- _AIM_
Extract each line of the listing below that contains the word "with". Uppercase and lowercase letters count as different.

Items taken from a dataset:

++++++++

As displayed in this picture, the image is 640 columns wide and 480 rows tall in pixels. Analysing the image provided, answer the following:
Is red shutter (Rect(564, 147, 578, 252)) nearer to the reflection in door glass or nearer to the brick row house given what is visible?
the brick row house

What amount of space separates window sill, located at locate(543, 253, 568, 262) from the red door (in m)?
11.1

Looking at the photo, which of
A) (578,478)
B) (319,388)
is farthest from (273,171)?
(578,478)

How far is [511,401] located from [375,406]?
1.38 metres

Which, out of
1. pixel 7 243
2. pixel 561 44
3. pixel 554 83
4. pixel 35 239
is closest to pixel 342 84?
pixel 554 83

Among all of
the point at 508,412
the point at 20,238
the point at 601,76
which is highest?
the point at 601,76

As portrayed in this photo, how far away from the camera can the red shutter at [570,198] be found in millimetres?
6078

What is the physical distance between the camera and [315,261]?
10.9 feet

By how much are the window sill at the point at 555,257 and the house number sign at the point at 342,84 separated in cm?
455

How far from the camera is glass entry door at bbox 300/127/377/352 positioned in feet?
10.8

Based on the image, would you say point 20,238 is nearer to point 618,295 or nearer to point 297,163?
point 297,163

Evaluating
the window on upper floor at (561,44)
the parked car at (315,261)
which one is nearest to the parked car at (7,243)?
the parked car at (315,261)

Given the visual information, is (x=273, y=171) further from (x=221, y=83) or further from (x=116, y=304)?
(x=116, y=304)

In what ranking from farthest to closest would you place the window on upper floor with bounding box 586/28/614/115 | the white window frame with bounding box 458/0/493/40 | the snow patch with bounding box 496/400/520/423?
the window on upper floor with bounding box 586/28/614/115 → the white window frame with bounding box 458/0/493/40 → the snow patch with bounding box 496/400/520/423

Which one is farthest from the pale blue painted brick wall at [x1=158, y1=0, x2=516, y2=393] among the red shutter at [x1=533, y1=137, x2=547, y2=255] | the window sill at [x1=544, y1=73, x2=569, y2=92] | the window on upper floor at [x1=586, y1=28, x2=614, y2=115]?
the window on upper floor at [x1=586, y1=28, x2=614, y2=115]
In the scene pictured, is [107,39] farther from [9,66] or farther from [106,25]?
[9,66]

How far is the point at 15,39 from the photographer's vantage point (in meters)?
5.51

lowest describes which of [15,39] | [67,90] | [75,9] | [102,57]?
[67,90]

++++++++

- _TASK RESPONSE_
In what ranking from farthest to closest would you place the window on upper floor with bounding box 586/28/614/115 | the white window frame with bounding box 458/0/493/40 | the snow patch with bounding box 496/400/520/423?
the window on upper floor with bounding box 586/28/614/115 → the white window frame with bounding box 458/0/493/40 → the snow patch with bounding box 496/400/520/423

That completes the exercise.